X_train, X_test, y_train, y_test = train_test_split(X, y, test_size=0.3, random_state=42, stratify=y)

model = LogisticRegression()
model.fit(X_train, y_train)

y_pred = model.predict(X_test)

print("Classification Report:")
print(classification_report(y_test, y_pred))

ConfusionMatrixDisplay.from_estimator(model, X_test, y_test)

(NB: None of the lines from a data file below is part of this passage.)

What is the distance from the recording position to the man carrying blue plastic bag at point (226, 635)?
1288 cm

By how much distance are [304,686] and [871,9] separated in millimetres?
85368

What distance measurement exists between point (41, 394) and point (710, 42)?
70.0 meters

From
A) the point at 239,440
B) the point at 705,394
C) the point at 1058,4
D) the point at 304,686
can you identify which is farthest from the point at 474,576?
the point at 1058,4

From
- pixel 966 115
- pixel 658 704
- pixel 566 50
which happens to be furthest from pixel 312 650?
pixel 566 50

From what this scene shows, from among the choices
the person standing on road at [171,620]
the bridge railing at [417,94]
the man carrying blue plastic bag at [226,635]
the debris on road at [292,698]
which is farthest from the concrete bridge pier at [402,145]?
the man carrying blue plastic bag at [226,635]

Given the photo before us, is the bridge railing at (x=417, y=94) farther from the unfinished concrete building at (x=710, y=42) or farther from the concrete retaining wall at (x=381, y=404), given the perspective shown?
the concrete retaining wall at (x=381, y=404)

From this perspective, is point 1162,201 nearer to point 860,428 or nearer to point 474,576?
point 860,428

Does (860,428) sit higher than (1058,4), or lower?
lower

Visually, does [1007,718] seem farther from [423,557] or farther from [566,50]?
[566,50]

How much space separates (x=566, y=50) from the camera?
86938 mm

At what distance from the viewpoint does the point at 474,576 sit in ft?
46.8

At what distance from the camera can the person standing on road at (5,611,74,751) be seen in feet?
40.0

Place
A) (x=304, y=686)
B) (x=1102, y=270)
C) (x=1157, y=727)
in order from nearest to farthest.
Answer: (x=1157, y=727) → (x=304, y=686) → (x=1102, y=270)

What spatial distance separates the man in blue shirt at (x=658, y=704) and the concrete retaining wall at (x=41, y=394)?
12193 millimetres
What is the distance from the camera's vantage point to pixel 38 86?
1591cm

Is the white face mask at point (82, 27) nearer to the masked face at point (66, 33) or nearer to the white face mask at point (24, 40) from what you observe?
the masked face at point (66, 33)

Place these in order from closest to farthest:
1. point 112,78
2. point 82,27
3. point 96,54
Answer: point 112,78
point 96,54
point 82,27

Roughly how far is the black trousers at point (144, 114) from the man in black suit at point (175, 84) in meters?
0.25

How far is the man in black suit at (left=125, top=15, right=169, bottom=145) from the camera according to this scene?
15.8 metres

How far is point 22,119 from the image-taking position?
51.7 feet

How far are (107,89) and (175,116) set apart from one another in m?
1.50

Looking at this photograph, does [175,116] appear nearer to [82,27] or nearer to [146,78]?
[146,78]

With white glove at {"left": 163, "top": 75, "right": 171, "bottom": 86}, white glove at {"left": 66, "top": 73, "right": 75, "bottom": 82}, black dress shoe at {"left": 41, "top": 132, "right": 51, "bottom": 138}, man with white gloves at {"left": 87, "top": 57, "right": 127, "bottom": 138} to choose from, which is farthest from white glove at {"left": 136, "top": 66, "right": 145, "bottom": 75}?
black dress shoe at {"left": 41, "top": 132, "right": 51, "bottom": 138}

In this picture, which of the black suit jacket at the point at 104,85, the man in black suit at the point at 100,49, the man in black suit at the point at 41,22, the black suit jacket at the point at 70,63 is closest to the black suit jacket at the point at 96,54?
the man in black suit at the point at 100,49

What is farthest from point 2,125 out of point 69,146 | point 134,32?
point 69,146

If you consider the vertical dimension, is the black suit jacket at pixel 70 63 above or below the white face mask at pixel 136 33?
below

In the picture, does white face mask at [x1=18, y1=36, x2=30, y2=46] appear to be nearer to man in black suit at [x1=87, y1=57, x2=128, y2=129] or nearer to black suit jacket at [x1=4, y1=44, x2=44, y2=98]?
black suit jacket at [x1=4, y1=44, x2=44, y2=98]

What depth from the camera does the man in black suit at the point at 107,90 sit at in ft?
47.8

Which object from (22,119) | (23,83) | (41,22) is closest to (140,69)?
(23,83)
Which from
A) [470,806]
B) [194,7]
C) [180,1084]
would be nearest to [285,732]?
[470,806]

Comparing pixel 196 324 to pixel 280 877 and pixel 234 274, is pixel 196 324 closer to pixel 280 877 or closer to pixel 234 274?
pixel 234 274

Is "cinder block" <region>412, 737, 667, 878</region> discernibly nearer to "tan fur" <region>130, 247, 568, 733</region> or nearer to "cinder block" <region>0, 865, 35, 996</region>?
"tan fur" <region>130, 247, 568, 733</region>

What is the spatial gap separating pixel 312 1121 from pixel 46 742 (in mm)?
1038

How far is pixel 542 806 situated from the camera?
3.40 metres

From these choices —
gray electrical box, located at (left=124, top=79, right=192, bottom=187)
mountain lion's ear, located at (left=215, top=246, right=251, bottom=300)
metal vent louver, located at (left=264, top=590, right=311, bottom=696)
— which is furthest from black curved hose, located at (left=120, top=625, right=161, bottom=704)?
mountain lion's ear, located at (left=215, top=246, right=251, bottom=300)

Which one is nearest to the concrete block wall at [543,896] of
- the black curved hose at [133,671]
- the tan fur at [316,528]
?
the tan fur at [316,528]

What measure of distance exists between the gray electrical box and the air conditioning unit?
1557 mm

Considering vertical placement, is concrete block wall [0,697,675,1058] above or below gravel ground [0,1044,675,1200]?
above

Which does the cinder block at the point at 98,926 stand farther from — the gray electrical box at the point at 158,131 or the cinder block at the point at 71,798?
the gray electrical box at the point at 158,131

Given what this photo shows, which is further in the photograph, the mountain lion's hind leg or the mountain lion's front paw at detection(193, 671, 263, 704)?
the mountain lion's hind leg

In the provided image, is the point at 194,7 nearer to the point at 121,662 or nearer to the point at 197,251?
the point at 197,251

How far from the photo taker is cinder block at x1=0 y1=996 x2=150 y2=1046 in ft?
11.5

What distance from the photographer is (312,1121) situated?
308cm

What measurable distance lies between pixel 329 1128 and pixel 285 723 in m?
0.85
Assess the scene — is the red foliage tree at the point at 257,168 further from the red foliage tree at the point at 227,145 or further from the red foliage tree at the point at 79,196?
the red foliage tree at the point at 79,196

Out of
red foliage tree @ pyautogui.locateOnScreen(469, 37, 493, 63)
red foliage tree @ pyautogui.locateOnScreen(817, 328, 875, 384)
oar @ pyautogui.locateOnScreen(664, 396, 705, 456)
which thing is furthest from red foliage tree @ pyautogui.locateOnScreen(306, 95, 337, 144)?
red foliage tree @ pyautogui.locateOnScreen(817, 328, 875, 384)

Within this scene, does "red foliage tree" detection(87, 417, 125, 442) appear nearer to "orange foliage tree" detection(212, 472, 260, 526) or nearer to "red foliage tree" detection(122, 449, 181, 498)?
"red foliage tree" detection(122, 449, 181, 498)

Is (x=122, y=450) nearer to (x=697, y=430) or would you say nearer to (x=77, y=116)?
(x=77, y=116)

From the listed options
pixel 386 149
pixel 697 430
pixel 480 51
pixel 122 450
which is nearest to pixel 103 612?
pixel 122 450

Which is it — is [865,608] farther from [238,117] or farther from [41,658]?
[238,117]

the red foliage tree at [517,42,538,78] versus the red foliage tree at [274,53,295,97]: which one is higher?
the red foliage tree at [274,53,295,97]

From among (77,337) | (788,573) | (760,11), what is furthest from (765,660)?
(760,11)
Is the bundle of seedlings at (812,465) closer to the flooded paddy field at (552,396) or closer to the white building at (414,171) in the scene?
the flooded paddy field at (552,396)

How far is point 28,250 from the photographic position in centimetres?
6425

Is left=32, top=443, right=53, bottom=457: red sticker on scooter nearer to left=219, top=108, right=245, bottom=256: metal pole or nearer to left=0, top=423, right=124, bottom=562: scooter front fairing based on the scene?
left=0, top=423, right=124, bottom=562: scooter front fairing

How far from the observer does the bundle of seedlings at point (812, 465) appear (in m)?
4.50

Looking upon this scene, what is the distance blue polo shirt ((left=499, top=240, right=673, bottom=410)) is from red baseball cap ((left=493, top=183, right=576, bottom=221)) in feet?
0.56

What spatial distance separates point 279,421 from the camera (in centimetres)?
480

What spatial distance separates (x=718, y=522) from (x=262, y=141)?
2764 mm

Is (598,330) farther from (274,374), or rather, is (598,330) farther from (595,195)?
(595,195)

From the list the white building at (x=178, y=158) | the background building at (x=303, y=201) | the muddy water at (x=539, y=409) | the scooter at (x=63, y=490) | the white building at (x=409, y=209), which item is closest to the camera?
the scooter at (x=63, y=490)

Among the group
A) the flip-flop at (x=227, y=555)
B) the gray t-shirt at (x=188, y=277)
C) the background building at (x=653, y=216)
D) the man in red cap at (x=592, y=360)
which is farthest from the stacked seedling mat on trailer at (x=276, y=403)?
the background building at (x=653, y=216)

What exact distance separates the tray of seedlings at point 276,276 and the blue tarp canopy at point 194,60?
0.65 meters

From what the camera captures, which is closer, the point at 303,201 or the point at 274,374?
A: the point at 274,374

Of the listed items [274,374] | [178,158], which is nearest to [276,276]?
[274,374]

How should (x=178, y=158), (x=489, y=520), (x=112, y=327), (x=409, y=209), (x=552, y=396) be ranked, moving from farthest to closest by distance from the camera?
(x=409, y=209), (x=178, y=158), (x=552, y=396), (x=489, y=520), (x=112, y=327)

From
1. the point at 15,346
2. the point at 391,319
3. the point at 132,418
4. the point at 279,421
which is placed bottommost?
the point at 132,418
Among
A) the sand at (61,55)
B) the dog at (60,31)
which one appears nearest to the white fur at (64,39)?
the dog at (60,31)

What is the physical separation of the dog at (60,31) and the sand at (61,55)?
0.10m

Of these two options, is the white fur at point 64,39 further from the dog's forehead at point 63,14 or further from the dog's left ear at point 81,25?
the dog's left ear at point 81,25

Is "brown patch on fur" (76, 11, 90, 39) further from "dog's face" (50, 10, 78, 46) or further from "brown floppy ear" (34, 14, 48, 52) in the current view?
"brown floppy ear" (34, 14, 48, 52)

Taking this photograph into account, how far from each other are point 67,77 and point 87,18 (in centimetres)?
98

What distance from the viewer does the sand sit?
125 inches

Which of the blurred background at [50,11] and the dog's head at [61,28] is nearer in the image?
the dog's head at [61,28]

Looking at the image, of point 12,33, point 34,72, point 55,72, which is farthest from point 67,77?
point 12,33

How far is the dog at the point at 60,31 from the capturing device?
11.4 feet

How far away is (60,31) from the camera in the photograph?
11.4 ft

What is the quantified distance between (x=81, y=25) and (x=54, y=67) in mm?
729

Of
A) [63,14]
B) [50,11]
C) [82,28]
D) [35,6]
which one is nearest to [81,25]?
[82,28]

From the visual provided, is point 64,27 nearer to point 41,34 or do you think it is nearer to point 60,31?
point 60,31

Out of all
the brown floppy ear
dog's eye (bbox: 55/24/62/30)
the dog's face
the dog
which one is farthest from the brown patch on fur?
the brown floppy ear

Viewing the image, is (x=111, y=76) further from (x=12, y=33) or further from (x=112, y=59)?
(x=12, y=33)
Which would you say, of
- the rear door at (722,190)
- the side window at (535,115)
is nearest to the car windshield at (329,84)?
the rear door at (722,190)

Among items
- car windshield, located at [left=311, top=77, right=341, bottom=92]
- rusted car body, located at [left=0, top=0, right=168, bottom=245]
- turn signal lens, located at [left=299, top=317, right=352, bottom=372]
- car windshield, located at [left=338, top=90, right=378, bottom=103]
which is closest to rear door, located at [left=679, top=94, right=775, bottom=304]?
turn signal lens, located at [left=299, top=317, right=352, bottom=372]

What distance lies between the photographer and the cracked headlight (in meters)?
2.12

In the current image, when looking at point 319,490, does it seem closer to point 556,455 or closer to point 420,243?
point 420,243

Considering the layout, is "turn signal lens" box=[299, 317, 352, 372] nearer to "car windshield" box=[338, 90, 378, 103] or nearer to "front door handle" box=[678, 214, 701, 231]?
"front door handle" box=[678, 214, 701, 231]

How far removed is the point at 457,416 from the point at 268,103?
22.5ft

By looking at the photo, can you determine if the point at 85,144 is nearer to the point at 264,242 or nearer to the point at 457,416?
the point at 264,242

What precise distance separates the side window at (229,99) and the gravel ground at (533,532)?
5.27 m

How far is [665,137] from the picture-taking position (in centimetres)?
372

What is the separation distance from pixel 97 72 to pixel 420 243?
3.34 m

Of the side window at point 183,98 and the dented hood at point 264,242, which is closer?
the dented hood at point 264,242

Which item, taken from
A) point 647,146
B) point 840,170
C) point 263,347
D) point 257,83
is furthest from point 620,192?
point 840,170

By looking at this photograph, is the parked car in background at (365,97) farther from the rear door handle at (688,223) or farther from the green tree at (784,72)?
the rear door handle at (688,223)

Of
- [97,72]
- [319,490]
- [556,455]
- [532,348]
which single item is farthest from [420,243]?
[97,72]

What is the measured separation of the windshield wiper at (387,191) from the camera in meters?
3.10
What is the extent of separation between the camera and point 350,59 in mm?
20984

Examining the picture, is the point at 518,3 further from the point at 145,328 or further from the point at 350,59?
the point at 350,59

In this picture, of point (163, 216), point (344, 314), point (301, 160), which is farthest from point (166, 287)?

## 📊 Visualizing Logistic Curve

In [None]:

sns.regplot(x='Inflight entertainment', y='satisfaction', data=df, logistic=True, ci=None)
plt.title("Logistic Curve: Inflight Entertainment vs. Satisfaction")
plt.grid(True)
plt.show()


## 💡 Predict Satisfaction Likelihood

In [None]:

def predict_satisfaction_risk(entertainment_rating):
    proba = model.predict_proba([[entertainment_rating]])[0][1]
    print(f"Satisfaction likelihood at entertainment rating {entertainment_rating}/5: {proba*100:.1f}%")

# Example
predict_satisfaction_risk(2.0)



## ✅ Conclusion

This project demonstrates how airlines can use logistic regression to estimate passenger satisfaction in real time based on service feedback like inflight entertainment. The simplified prediction function can be integrated into customer feedback dashboards to flag unhappy customers before they churn.